Energy saw a strong 8.5% increase with gasoline up 15.7% though residential electric power and residential natural gas saw marginal declines. Foods slipped by 0.3% after a strong 2.4% increase in February. The PPI survey probably missed some of the gasoline price gains late ion the month, and further energy strength is likely in April.
Goods ex food and energy rose by 0.2%, the slowest increase since September, a hint that tariff feed through is starting to fade, while services were unchanged, their softest since a decline in August. Trade prices fell by 0.3%, a second straight modest decline after two straight surges of 2.0%. Transportation and warehousing was firm with a 1.3% increase which may be impacted by the situation in the Middle East, but other services rose by only 0.1%.
Yr/yr PPI rose to 4.0% from 3.4% reaching its highest since February 2023 but Yr/yr ex food and energy PPI was unchanged at 3.8%. Ex food energy and trade edged up to 3.6% from 3.5%, but has changed little in the last six months.
Intermediate detail was mixed. Processed goods with a 2.6% rise, 0.7% ex food and energy were firm, but unprocessed goods fell by 2.6% with energy correcting two straight strong gains that may have been impacted by weather, and ex food and energy up only 0.2%. Intermediate services fell by 0.1%, their first fall since April 2025.

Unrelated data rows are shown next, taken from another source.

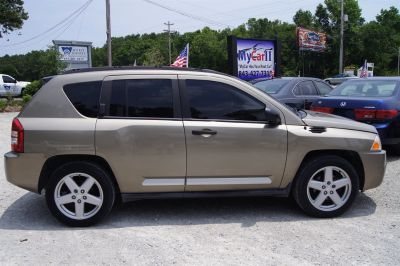 2007 Jeep Compass Limited (Gold)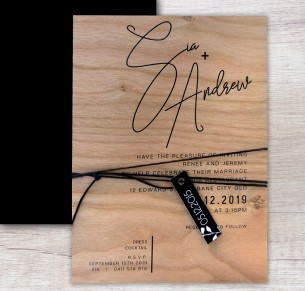 Printed on wood! Berlin wedding invitation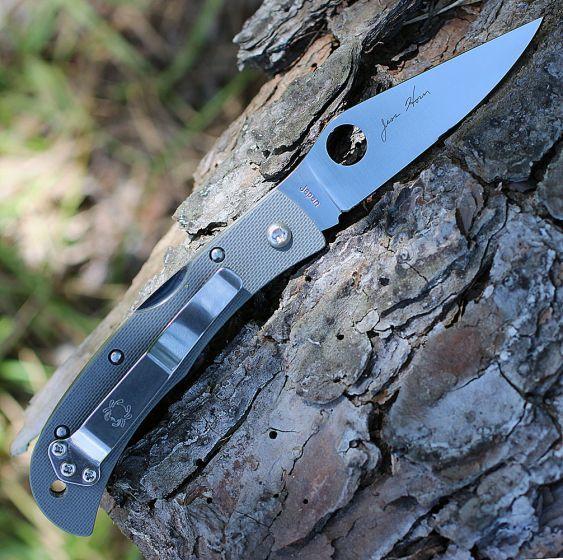 Фото 5 - Нож складной Baby Horn Spyderco CX08GGYP, сталь VG-10 Satin Plain, рукоять стеклотекстолит G10, серый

March’s core PPI can be seen as corrective from recent months in which it has outperformed core CPI. Strength in PPI has also assisted core PCE prices to outperform core CPI. However, despite the soft overall core rates in March PPI, the components that continue to core PCE prices remain firm, most notably a sharp 4.1% rise in air transport, a feed through from the energy shock.